| TASK |
Arrange the lines below as a numbered list, leaving out any blank lines.

╭─ PROVIDED DATA

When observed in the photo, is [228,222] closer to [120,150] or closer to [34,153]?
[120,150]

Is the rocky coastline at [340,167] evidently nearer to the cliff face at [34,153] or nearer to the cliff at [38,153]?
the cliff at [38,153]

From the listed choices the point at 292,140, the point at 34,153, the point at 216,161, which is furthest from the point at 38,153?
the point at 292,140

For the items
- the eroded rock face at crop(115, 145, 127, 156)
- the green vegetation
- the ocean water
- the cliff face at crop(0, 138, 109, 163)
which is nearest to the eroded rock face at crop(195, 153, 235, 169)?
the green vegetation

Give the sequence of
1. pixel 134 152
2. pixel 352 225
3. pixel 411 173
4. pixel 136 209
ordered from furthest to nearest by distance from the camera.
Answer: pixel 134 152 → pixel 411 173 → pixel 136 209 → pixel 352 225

╰─

| COMPLETED EXERCISE |
1. When observed in the photo, is [228,222] closer to [120,150] or closer to [34,153]?
2. [120,150]
3. Is the rocky coastline at [340,167] evidently nearer to the cliff face at [34,153] or nearer to the cliff at [38,153]?
4. the cliff at [38,153]
5. From the listed choices the point at 292,140, the point at 34,153, the point at 216,161, which is furthest from the point at 38,153?
6. the point at 292,140
7. For the items
8. - the eroded rock face at crop(115, 145, 127, 156)
9. - the green vegetation
10. - the ocean water
11. - the cliff face at crop(0, 138, 109, 163)
12. which is nearest to the eroded rock face at crop(195, 153, 235, 169)?
13. the green vegetation
14. Give the sequence of
15. 1. pixel 134 152
16. 2. pixel 352 225
17. 3. pixel 411 173
18. 4. pixel 136 209
19. ordered from furthest to nearest by distance from the camera.
20. Answer: pixel 134 152 → pixel 411 173 → pixel 136 209 → pixel 352 225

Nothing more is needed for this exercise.